So viel aber vorweg: Krah zierte sich erst und trat in der ersten Runde gar nicht an. Nach viel Murren im Saal und einer misslungenen Stichwahl zwischen zwei anderen Kandidaten aber ging er doch ins Rennen – und wurde mit 46 von 79 Stimmen gewählt. Wer Krahs Popularität in der AfD und sein Talent fürs Organisieren von Stimmen kennt, vermutet da gezielte Strategie. Schließlich wirkt er jetzt wie einer, der von seinem Wahlkreis gerufen wurde – und diesem Ruf aus gänzlich uneigennützigen Motiven folgt.
Die AfD-Spitze in Berlin dürfte diese Aufstellung ganz und gar nicht gefallen. Krah nämlich bedeutet mit seinen Skandalen einerseits Ärger. Und in der Partei, die Ärger liebt, auch starke Konkurrenz.
Was steht an?
Thüringer Landtag will neuen Ministerpräsidenten wählen: Thüringens CDU-Chef Mario Voigt will neuer Regierungschef werden und ein Bündnis aus CDU, BSW und SPD anführen. Die sogenannte Brombeer-Koalition aber hat 44 der 88 Sitze im Landtag – und damit keine eigene Mehrheit. In den ersten beiden Wahlgängen benötigt Voigt jedoch die absolute Mehrheit von 45 Stimmen, erst im dritten Wahlgang reicht die Mehrheit der abgegebenen Stimmen. Befürchtet werden taktische Spiele der AfD, ähnlich wie bei der Wahl von FDP-Kurzzeit-Ministerpräsident Thomas Kemmerich 2020, die zu einer historischen Regierungskrise führte.

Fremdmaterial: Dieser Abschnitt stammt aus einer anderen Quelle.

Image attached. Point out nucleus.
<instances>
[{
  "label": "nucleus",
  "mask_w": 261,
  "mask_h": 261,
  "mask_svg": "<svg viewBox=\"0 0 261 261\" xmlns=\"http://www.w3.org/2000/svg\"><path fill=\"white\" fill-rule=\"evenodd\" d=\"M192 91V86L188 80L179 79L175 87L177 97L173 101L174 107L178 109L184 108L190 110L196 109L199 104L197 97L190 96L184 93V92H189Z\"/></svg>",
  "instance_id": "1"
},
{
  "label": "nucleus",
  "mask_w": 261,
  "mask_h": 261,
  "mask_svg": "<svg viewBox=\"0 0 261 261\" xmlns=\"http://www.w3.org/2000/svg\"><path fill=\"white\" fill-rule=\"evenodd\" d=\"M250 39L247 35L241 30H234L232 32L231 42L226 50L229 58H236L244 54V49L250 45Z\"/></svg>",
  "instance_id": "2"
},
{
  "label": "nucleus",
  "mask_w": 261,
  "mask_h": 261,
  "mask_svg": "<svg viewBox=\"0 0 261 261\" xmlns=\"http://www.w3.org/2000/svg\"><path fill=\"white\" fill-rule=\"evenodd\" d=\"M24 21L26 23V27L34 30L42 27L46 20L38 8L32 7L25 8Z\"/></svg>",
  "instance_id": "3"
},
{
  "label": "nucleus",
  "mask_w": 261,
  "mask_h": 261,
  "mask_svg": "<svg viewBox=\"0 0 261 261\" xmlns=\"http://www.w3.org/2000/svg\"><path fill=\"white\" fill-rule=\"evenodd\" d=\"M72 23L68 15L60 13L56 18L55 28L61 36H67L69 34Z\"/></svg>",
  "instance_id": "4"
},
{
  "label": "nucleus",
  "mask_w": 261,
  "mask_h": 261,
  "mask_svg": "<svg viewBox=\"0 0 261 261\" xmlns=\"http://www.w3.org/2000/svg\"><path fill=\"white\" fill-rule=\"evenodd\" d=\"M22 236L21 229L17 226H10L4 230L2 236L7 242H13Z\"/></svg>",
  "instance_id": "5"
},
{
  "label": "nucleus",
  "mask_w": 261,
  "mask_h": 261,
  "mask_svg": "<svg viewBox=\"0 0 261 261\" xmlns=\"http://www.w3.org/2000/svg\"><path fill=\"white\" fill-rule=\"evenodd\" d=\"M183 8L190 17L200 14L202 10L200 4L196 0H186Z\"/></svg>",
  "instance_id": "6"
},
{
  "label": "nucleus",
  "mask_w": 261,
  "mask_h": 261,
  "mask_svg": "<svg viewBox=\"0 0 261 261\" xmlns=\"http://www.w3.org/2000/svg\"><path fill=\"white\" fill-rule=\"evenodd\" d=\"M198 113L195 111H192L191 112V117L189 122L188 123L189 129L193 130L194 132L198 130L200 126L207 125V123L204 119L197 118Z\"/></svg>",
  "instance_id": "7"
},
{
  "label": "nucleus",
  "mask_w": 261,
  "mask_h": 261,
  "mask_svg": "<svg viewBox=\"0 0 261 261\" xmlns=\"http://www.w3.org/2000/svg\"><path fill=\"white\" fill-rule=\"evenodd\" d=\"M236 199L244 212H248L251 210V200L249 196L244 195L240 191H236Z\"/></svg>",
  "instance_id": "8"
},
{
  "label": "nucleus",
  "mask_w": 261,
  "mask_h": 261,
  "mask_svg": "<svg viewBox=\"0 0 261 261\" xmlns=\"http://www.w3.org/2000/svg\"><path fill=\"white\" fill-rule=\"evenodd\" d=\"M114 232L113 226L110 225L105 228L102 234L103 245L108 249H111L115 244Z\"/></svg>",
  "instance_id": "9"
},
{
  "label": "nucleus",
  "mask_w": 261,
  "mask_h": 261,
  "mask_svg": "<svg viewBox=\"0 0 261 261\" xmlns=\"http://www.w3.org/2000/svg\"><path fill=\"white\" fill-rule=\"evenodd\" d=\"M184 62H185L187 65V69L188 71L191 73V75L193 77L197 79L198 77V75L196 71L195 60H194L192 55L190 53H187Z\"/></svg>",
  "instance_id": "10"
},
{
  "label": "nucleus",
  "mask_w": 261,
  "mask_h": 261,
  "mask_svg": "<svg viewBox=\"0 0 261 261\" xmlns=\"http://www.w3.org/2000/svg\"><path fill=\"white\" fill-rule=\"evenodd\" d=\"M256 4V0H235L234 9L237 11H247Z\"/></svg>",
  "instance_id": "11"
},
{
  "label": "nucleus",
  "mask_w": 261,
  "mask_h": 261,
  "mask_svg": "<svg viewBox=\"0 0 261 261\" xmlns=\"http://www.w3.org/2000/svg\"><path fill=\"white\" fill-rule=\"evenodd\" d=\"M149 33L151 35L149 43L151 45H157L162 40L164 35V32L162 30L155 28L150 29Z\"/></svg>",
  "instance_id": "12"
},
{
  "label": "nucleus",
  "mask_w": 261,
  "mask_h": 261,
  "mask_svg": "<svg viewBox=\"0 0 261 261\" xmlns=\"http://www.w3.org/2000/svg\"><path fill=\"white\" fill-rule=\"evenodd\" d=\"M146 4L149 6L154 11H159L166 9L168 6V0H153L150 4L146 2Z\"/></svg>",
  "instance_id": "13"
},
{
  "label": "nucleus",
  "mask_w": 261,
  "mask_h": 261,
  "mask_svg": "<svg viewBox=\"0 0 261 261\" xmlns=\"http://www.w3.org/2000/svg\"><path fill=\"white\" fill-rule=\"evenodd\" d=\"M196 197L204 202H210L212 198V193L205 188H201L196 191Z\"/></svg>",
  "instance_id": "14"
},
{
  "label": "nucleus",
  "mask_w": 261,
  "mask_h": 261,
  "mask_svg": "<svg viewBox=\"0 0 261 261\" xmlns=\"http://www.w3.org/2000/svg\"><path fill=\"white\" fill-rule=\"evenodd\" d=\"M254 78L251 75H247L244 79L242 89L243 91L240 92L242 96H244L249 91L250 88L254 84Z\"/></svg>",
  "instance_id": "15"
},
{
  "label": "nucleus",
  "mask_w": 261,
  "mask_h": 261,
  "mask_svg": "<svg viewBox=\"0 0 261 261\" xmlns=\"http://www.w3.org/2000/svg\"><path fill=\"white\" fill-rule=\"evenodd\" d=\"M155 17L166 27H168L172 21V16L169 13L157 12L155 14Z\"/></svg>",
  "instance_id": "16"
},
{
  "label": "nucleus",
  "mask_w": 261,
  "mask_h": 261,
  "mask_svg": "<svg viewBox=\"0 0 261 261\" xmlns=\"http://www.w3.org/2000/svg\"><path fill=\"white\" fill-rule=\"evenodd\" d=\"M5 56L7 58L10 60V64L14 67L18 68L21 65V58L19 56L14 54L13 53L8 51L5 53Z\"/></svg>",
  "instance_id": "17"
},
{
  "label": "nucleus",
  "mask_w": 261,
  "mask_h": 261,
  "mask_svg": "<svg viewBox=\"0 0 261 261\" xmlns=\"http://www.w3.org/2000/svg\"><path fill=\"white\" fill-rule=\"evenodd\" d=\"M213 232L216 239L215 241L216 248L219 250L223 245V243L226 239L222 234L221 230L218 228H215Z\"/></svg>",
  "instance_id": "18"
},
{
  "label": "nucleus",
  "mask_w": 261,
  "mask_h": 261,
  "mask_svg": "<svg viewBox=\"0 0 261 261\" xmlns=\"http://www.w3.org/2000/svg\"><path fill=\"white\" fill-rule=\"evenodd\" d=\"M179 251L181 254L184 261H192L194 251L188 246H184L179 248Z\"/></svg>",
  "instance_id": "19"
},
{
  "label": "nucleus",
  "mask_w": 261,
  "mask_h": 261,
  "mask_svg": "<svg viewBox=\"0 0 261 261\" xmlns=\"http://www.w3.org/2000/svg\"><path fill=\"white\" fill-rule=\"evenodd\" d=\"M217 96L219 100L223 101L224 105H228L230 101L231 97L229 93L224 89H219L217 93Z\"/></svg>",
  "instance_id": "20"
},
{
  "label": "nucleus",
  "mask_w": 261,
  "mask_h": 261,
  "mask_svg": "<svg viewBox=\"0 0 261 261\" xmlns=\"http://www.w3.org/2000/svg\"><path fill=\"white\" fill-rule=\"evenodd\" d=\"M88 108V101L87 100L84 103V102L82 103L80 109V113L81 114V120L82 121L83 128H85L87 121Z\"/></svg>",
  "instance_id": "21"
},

Ministerpräsidenten tagen in Berlin: Die Länderchefs besprechen sich unter anderem zur wirtschaftlichen Lage in Deutschland, zum öffentlich-rechtlichen Rundfunk und zur einfacheren Anerkennung von Berufsabschlüssen von Fachkräften aus dem Ausland. Den Vorsitz der Ministerpräsidentenkonferenz hat derzeit Sachsens Michael Kretschmer (CDU) inne. Ab 14 Uhr soll er mit seinem Amtskollegen Alexander Schweitzer (SPD) aus Rheinland-Pfalz vor die Kameras treten.
Treffen von EU-Außenministern: Auch die Außenminister Deutschlands, Frankreichs, Polens, Italiens, Spaniens, Großbritanniens und der Ukraine treffen sich in Berlin. Bei ihnen liegt der Fokus auf den Krisenherden Syrien und Ukraine.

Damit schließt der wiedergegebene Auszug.